◆ Texte du document
##########

Interview
Texte: Céline Bilardo
Photo: Eric Déroze

"Les médecins ont peur des adolescents"

Anne-Emmanuelle Ambresin* insiste sur l’importance de former tous les médecins de premier recours à la prise en charge des adolescents.

L’adolescent n’est plus un enfant, mais pas encore un adulte. Il mérite une approche adaptée à son âge tant au niveau de la communication que des soins proposés. Le corps médical doit être sensibilisé à la question.

iv Qu’est-ce qui fait la spécificité d’une approche médicale dédiée aux adolescents?

aea Les jeunes adolescents demandent plus de temps qu’un patient qui viendrait en consultation pour adultes. La question de la confidentialité doit toujours être abordée avec un ado ainsi que le tutoiement/vouvoie-ment car, il peut ne plus vouloir être tutoyé, par exemple.

Leurs problèmes, physiques et psychiques, mobilisent souvent également une équipe multidisciplinaire, des soignants à plusieurs degrés de soins qui doivent arriver à travailler en réseau. Il est important que tous les médecins sachent comment aborder un adolescent pour qu’il s’ouvre et crée un lien avec le corps médical.

iv Comment faites-vous passer le message?

##########

◆ Données

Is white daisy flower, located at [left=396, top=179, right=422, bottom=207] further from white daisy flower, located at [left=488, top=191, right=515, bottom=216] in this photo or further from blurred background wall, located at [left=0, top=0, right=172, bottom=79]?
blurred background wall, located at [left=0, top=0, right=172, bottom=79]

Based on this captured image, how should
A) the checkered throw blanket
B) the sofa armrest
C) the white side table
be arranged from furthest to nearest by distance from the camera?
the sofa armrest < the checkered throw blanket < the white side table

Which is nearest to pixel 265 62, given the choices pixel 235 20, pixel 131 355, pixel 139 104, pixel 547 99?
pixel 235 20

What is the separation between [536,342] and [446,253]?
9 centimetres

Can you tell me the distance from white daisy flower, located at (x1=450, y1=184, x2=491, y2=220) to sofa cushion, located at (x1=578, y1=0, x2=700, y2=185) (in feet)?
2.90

##########

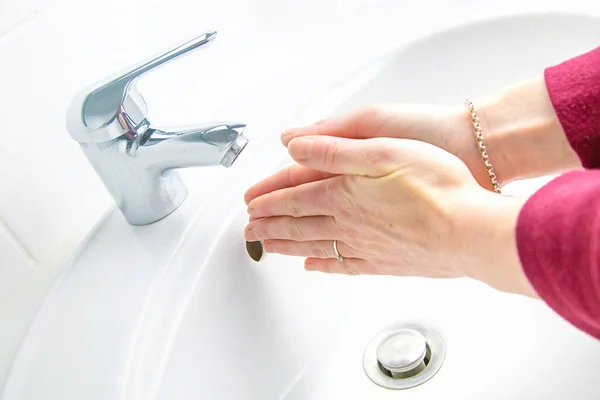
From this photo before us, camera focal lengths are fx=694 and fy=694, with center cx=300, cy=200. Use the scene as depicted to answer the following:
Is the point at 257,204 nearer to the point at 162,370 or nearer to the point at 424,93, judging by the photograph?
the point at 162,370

##########

◆ Votre consigne
Reproduisez mot pour mot le passage de l'entretien qui s'ouvre sur « L’adolescent n’est plus » et s'achève sur « dédiée aux adolescents? ».

◆ Corrigé
L’adolescent n’est plus un enfant, mais pas encore un adulte. Il mérite une approche adaptée à son âge tant au niveau de la communication que des soins proposés. Le corps médical doit être sensibilisé à la question.

iv Qu’est-ce qui fait la spécificité d’une approche médicale dédiée aux adolescents?